Police Constables employed as Diversity Trainers all over London can relax. So can Chief Inspectors obsessed with targets.
They won’t be going ‘back to the blue’ after all.
I was not included on the ‘short list’ for the Metropolitan Police Commissioner job. This is an outrageous state of affairs. I am convinced that I have the strategies necessary to restore order to the city. I can even say the word ‘Community’ loads of times in an interview.
Besides, if I’d got the job we could have made a great tee shirt.

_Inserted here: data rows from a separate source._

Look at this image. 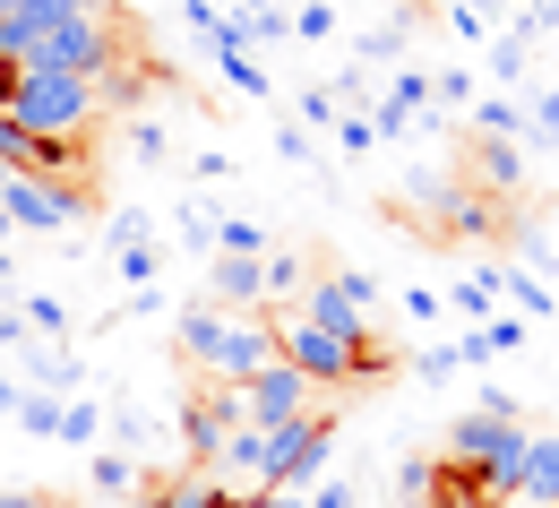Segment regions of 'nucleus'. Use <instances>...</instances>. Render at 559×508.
I'll list each match as a JSON object with an SVG mask.
<instances>
[{
    "mask_svg": "<svg viewBox=\"0 0 559 508\" xmlns=\"http://www.w3.org/2000/svg\"><path fill=\"white\" fill-rule=\"evenodd\" d=\"M0 113H9V121H17L26 139H61V146H86L95 113H104V95H95V78L9 70V95H0Z\"/></svg>",
    "mask_w": 559,
    "mask_h": 508,
    "instance_id": "nucleus-1",
    "label": "nucleus"
},
{
    "mask_svg": "<svg viewBox=\"0 0 559 508\" xmlns=\"http://www.w3.org/2000/svg\"><path fill=\"white\" fill-rule=\"evenodd\" d=\"M259 448H267V492H310L319 483V465L336 457V414H293V423H276V432H259Z\"/></svg>",
    "mask_w": 559,
    "mask_h": 508,
    "instance_id": "nucleus-2",
    "label": "nucleus"
},
{
    "mask_svg": "<svg viewBox=\"0 0 559 508\" xmlns=\"http://www.w3.org/2000/svg\"><path fill=\"white\" fill-rule=\"evenodd\" d=\"M293 310H301L310 328L345 336V345H370V310H379V285H370V276H310Z\"/></svg>",
    "mask_w": 559,
    "mask_h": 508,
    "instance_id": "nucleus-3",
    "label": "nucleus"
},
{
    "mask_svg": "<svg viewBox=\"0 0 559 508\" xmlns=\"http://www.w3.org/2000/svg\"><path fill=\"white\" fill-rule=\"evenodd\" d=\"M276 363H293L310 388H345L353 379V345L328 336V328H310L301 310H276Z\"/></svg>",
    "mask_w": 559,
    "mask_h": 508,
    "instance_id": "nucleus-4",
    "label": "nucleus"
},
{
    "mask_svg": "<svg viewBox=\"0 0 559 508\" xmlns=\"http://www.w3.org/2000/svg\"><path fill=\"white\" fill-rule=\"evenodd\" d=\"M276 363V310H224V345H215V379L224 388H241V379H259V370Z\"/></svg>",
    "mask_w": 559,
    "mask_h": 508,
    "instance_id": "nucleus-5",
    "label": "nucleus"
},
{
    "mask_svg": "<svg viewBox=\"0 0 559 508\" xmlns=\"http://www.w3.org/2000/svg\"><path fill=\"white\" fill-rule=\"evenodd\" d=\"M0 216L26 224V233H70V224L86 216V190H52V181L9 173V181H0Z\"/></svg>",
    "mask_w": 559,
    "mask_h": 508,
    "instance_id": "nucleus-6",
    "label": "nucleus"
},
{
    "mask_svg": "<svg viewBox=\"0 0 559 508\" xmlns=\"http://www.w3.org/2000/svg\"><path fill=\"white\" fill-rule=\"evenodd\" d=\"M233 397H241V423H250V432H276V423H293V414H310V379H301L293 363H267L259 379H241Z\"/></svg>",
    "mask_w": 559,
    "mask_h": 508,
    "instance_id": "nucleus-7",
    "label": "nucleus"
},
{
    "mask_svg": "<svg viewBox=\"0 0 559 508\" xmlns=\"http://www.w3.org/2000/svg\"><path fill=\"white\" fill-rule=\"evenodd\" d=\"M233 423H241V397H233V388L190 397V405H181V465H215L224 439H233Z\"/></svg>",
    "mask_w": 559,
    "mask_h": 508,
    "instance_id": "nucleus-8",
    "label": "nucleus"
},
{
    "mask_svg": "<svg viewBox=\"0 0 559 508\" xmlns=\"http://www.w3.org/2000/svg\"><path fill=\"white\" fill-rule=\"evenodd\" d=\"M207 285H215V310H267V259H233V250H215Z\"/></svg>",
    "mask_w": 559,
    "mask_h": 508,
    "instance_id": "nucleus-9",
    "label": "nucleus"
},
{
    "mask_svg": "<svg viewBox=\"0 0 559 508\" xmlns=\"http://www.w3.org/2000/svg\"><path fill=\"white\" fill-rule=\"evenodd\" d=\"M86 483H95L104 500H139V492H146V474H139V457H130V448H104V457H86Z\"/></svg>",
    "mask_w": 559,
    "mask_h": 508,
    "instance_id": "nucleus-10",
    "label": "nucleus"
},
{
    "mask_svg": "<svg viewBox=\"0 0 559 508\" xmlns=\"http://www.w3.org/2000/svg\"><path fill=\"white\" fill-rule=\"evenodd\" d=\"M146 500H155V508H215V500H224V483H215L207 465H181V474H164Z\"/></svg>",
    "mask_w": 559,
    "mask_h": 508,
    "instance_id": "nucleus-11",
    "label": "nucleus"
},
{
    "mask_svg": "<svg viewBox=\"0 0 559 508\" xmlns=\"http://www.w3.org/2000/svg\"><path fill=\"white\" fill-rule=\"evenodd\" d=\"M173 336H181V354H190V363L207 370V363H215V345H224V310H215V302H207V310H199V302H190V310H181V328H173Z\"/></svg>",
    "mask_w": 559,
    "mask_h": 508,
    "instance_id": "nucleus-12",
    "label": "nucleus"
},
{
    "mask_svg": "<svg viewBox=\"0 0 559 508\" xmlns=\"http://www.w3.org/2000/svg\"><path fill=\"white\" fill-rule=\"evenodd\" d=\"M439 302H456L465 319H490V302H499V268H456Z\"/></svg>",
    "mask_w": 559,
    "mask_h": 508,
    "instance_id": "nucleus-13",
    "label": "nucleus"
},
{
    "mask_svg": "<svg viewBox=\"0 0 559 508\" xmlns=\"http://www.w3.org/2000/svg\"><path fill=\"white\" fill-rule=\"evenodd\" d=\"M474 173H483V190H516V181H525L516 139H483V146H474Z\"/></svg>",
    "mask_w": 559,
    "mask_h": 508,
    "instance_id": "nucleus-14",
    "label": "nucleus"
},
{
    "mask_svg": "<svg viewBox=\"0 0 559 508\" xmlns=\"http://www.w3.org/2000/svg\"><path fill=\"white\" fill-rule=\"evenodd\" d=\"M499 293L516 302V319H543V310H551V285H543L534 268H499Z\"/></svg>",
    "mask_w": 559,
    "mask_h": 508,
    "instance_id": "nucleus-15",
    "label": "nucleus"
},
{
    "mask_svg": "<svg viewBox=\"0 0 559 508\" xmlns=\"http://www.w3.org/2000/svg\"><path fill=\"white\" fill-rule=\"evenodd\" d=\"M61 405H70V397H52V388H26L9 423H26V432H35V439H52V432H61Z\"/></svg>",
    "mask_w": 559,
    "mask_h": 508,
    "instance_id": "nucleus-16",
    "label": "nucleus"
},
{
    "mask_svg": "<svg viewBox=\"0 0 559 508\" xmlns=\"http://www.w3.org/2000/svg\"><path fill=\"white\" fill-rule=\"evenodd\" d=\"M17 319H26V336H44V345H70V310H61L52 293H35V302H26Z\"/></svg>",
    "mask_w": 559,
    "mask_h": 508,
    "instance_id": "nucleus-17",
    "label": "nucleus"
},
{
    "mask_svg": "<svg viewBox=\"0 0 559 508\" xmlns=\"http://www.w3.org/2000/svg\"><path fill=\"white\" fill-rule=\"evenodd\" d=\"M95 432H104V405H95V397H70V405H61V432H52V439H70V448H95Z\"/></svg>",
    "mask_w": 559,
    "mask_h": 508,
    "instance_id": "nucleus-18",
    "label": "nucleus"
},
{
    "mask_svg": "<svg viewBox=\"0 0 559 508\" xmlns=\"http://www.w3.org/2000/svg\"><path fill=\"white\" fill-rule=\"evenodd\" d=\"M474 130H483V139H525V104H508V95H490L483 113H474Z\"/></svg>",
    "mask_w": 559,
    "mask_h": 508,
    "instance_id": "nucleus-19",
    "label": "nucleus"
},
{
    "mask_svg": "<svg viewBox=\"0 0 559 508\" xmlns=\"http://www.w3.org/2000/svg\"><path fill=\"white\" fill-rule=\"evenodd\" d=\"M155 259H164V250H146V241H112V268H121V285H130V293L155 285Z\"/></svg>",
    "mask_w": 559,
    "mask_h": 508,
    "instance_id": "nucleus-20",
    "label": "nucleus"
},
{
    "mask_svg": "<svg viewBox=\"0 0 559 508\" xmlns=\"http://www.w3.org/2000/svg\"><path fill=\"white\" fill-rule=\"evenodd\" d=\"M448 26L456 44H490V0H448Z\"/></svg>",
    "mask_w": 559,
    "mask_h": 508,
    "instance_id": "nucleus-21",
    "label": "nucleus"
},
{
    "mask_svg": "<svg viewBox=\"0 0 559 508\" xmlns=\"http://www.w3.org/2000/svg\"><path fill=\"white\" fill-rule=\"evenodd\" d=\"M430 483H439V457H405V465H396V492H405V508L430 500Z\"/></svg>",
    "mask_w": 559,
    "mask_h": 508,
    "instance_id": "nucleus-22",
    "label": "nucleus"
},
{
    "mask_svg": "<svg viewBox=\"0 0 559 508\" xmlns=\"http://www.w3.org/2000/svg\"><path fill=\"white\" fill-rule=\"evenodd\" d=\"M215 233H224V216H215V208H181V241H190L199 259H215Z\"/></svg>",
    "mask_w": 559,
    "mask_h": 508,
    "instance_id": "nucleus-23",
    "label": "nucleus"
},
{
    "mask_svg": "<svg viewBox=\"0 0 559 508\" xmlns=\"http://www.w3.org/2000/svg\"><path fill=\"white\" fill-rule=\"evenodd\" d=\"M301 285H310V268H301L293 250H267V302H276V293H301Z\"/></svg>",
    "mask_w": 559,
    "mask_h": 508,
    "instance_id": "nucleus-24",
    "label": "nucleus"
},
{
    "mask_svg": "<svg viewBox=\"0 0 559 508\" xmlns=\"http://www.w3.org/2000/svg\"><path fill=\"white\" fill-rule=\"evenodd\" d=\"M525 44H534V35H525V26H516V35H499V44H490V70L508 78V86H516V78H525Z\"/></svg>",
    "mask_w": 559,
    "mask_h": 508,
    "instance_id": "nucleus-25",
    "label": "nucleus"
},
{
    "mask_svg": "<svg viewBox=\"0 0 559 508\" xmlns=\"http://www.w3.org/2000/svg\"><path fill=\"white\" fill-rule=\"evenodd\" d=\"M525 139H534V146H559V86L534 104V113H525Z\"/></svg>",
    "mask_w": 559,
    "mask_h": 508,
    "instance_id": "nucleus-26",
    "label": "nucleus"
},
{
    "mask_svg": "<svg viewBox=\"0 0 559 508\" xmlns=\"http://www.w3.org/2000/svg\"><path fill=\"white\" fill-rule=\"evenodd\" d=\"M353 52H361V61H396V52H405V26H370Z\"/></svg>",
    "mask_w": 559,
    "mask_h": 508,
    "instance_id": "nucleus-27",
    "label": "nucleus"
},
{
    "mask_svg": "<svg viewBox=\"0 0 559 508\" xmlns=\"http://www.w3.org/2000/svg\"><path fill=\"white\" fill-rule=\"evenodd\" d=\"M301 121H310V130H336L345 113H336V95H328V86H301Z\"/></svg>",
    "mask_w": 559,
    "mask_h": 508,
    "instance_id": "nucleus-28",
    "label": "nucleus"
},
{
    "mask_svg": "<svg viewBox=\"0 0 559 508\" xmlns=\"http://www.w3.org/2000/svg\"><path fill=\"white\" fill-rule=\"evenodd\" d=\"M181 17H190V26L207 35V44H215V35H224V9H215V0H181Z\"/></svg>",
    "mask_w": 559,
    "mask_h": 508,
    "instance_id": "nucleus-29",
    "label": "nucleus"
},
{
    "mask_svg": "<svg viewBox=\"0 0 559 508\" xmlns=\"http://www.w3.org/2000/svg\"><path fill=\"white\" fill-rule=\"evenodd\" d=\"M293 35H301V44H319V35H328V9H319V0H301V9H293Z\"/></svg>",
    "mask_w": 559,
    "mask_h": 508,
    "instance_id": "nucleus-30",
    "label": "nucleus"
},
{
    "mask_svg": "<svg viewBox=\"0 0 559 508\" xmlns=\"http://www.w3.org/2000/svg\"><path fill=\"white\" fill-rule=\"evenodd\" d=\"M483 336H490V354H516V345H525V319H490Z\"/></svg>",
    "mask_w": 559,
    "mask_h": 508,
    "instance_id": "nucleus-31",
    "label": "nucleus"
},
{
    "mask_svg": "<svg viewBox=\"0 0 559 508\" xmlns=\"http://www.w3.org/2000/svg\"><path fill=\"white\" fill-rule=\"evenodd\" d=\"M336 146H345V155H370L379 139H370V121H353V113H345V121H336Z\"/></svg>",
    "mask_w": 559,
    "mask_h": 508,
    "instance_id": "nucleus-32",
    "label": "nucleus"
},
{
    "mask_svg": "<svg viewBox=\"0 0 559 508\" xmlns=\"http://www.w3.org/2000/svg\"><path fill=\"white\" fill-rule=\"evenodd\" d=\"M430 95H439V104H465V95H474V78H465V70H439V78H430Z\"/></svg>",
    "mask_w": 559,
    "mask_h": 508,
    "instance_id": "nucleus-33",
    "label": "nucleus"
},
{
    "mask_svg": "<svg viewBox=\"0 0 559 508\" xmlns=\"http://www.w3.org/2000/svg\"><path fill=\"white\" fill-rule=\"evenodd\" d=\"M448 370H456V354H448V345H430V354H414V379H448Z\"/></svg>",
    "mask_w": 559,
    "mask_h": 508,
    "instance_id": "nucleus-34",
    "label": "nucleus"
},
{
    "mask_svg": "<svg viewBox=\"0 0 559 508\" xmlns=\"http://www.w3.org/2000/svg\"><path fill=\"white\" fill-rule=\"evenodd\" d=\"M301 500H310V508H353V483H310Z\"/></svg>",
    "mask_w": 559,
    "mask_h": 508,
    "instance_id": "nucleus-35",
    "label": "nucleus"
},
{
    "mask_svg": "<svg viewBox=\"0 0 559 508\" xmlns=\"http://www.w3.org/2000/svg\"><path fill=\"white\" fill-rule=\"evenodd\" d=\"M9 345H26V319H17V310H0V354H9Z\"/></svg>",
    "mask_w": 559,
    "mask_h": 508,
    "instance_id": "nucleus-36",
    "label": "nucleus"
},
{
    "mask_svg": "<svg viewBox=\"0 0 559 508\" xmlns=\"http://www.w3.org/2000/svg\"><path fill=\"white\" fill-rule=\"evenodd\" d=\"M17 397H26V379H9V370H0V423L17 414Z\"/></svg>",
    "mask_w": 559,
    "mask_h": 508,
    "instance_id": "nucleus-37",
    "label": "nucleus"
},
{
    "mask_svg": "<svg viewBox=\"0 0 559 508\" xmlns=\"http://www.w3.org/2000/svg\"><path fill=\"white\" fill-rule=\"evenodd\" d=\"M250 508H310V500H301V492H259Z\"/></svg>",
    "mask_w": 559,
    "mask_h": 508,
    "instance_id": "nucleus-38",
    "label": "nucleus"
},
{
    "mask_svg": "<svg viewBox=\"0 0 559 508\" xmlns=\"http://www.w3.org/2000/svg\"><path fill=\"white\" fill-rule=\"evenodd\" d=\"M0 508H52L44 492H0Z\"/></svg>",
    "mask_w": 559,
    "mask_h": 508,
    "instance_id": "nucleus-39",
    "label": "nucleus"
},
{
    "mask_svg": "<svg viewBox=\"0 0 559 508\" xmlns=\"http://www.w3.org/2000/svg\"><path fill=\"white\" fill-rule=\"evenodd\" d=\"M508 9H516V17H525V9H534V0H508Z\"/></svg>",
    "mask_w": 559,
    "mask_h": 508,
    "instance_id": "nucleus-40",
    "label": "nucleus"
},
{
    "mask_svg": "<svg viewBox=\"0 0 559 508\" xmlns=\"http://www.w3.org/2000/svg\"><path fill=\"white\" fill-rule=\"evenodd\" d=\"M250 9H276V0H250Z\"/></svg>",
    "mask_w": 559,
    "mask_h": 508,
    "instance_id": "nucleus-41",
    "label": "nucleus"
},
{
    "mask_svg": "<svg viewBox=\"0 0 559 508\" xmlns=\"http://www.w3.org/2000/svg\"><path fill=\"white\" fill-rule=\"evenodd\" d=\"M0 95H9V70H0Z\"/></svg>",
    "mask_w": 559,
    "mask_h": 508,
    "instance_id": "nucleus-42",
    "label": "nucleus"
},
{
    "mask_svg": "<svg viewBox=\"0 0 559 508\" xmlns=\"http://www.w3.org/2000/svg\"><path fill=\"white\" fill-rule=\"evenodd\" d=\"M0 9H17V0H0Z\"/></svg>",
    "mask_w": 559,
    "mask_h": 508,
    "instance_id": "nucleus-43",
    "label": "nucleus"
},
{
    "mask_svg": "<svg viewBox=\"0 0 559 508\" xmlns=\"http://www.w3.org/2000/svg\"><path fill=\"white\" fill-rule=\"evenodd\" d=\"M0 181H9V173H0Z\"/></svg>",
    "mask_w": 559,
    "mask_h": 508,
    "instance_id": "nucleus-44",
    "label": "nucleus"
}]
</instances>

In other news; outraged newspaper readers are, well, outraged by the failure of two police officers to move quickly over a static photo and arrest a knife-wielding teenager who was, well, arrested, some time afterwards. Don’t you just hate it when you are stuck in a single frame photo, unable to chase offenders or even speak.
This is how it should have happened. Chase knife-wielding youth. Catch knife-wielding youth. Fight with knife-wielding youth using a small tin of pepper and an aluminium stick. Arrest knife-wielding youth, book in to custody, spend 8 hours completing unnecessary forms, being knocked back by CID, interviewing knife-wielding youth, feeding knife-wielding youth and begging CPS to charge knife-wielding youth.
Bail knife-wielding youth, if still allowed to bail suspects at that time.
Then, six months later, attend Court, watch knife-wielding youth plead guilty and walk away with pathetic so-called community sentence. Bang head repeatedly against wall in this fashion for another thousand times, collect depleted pension and then die.
Damn, they should have given me that Met job.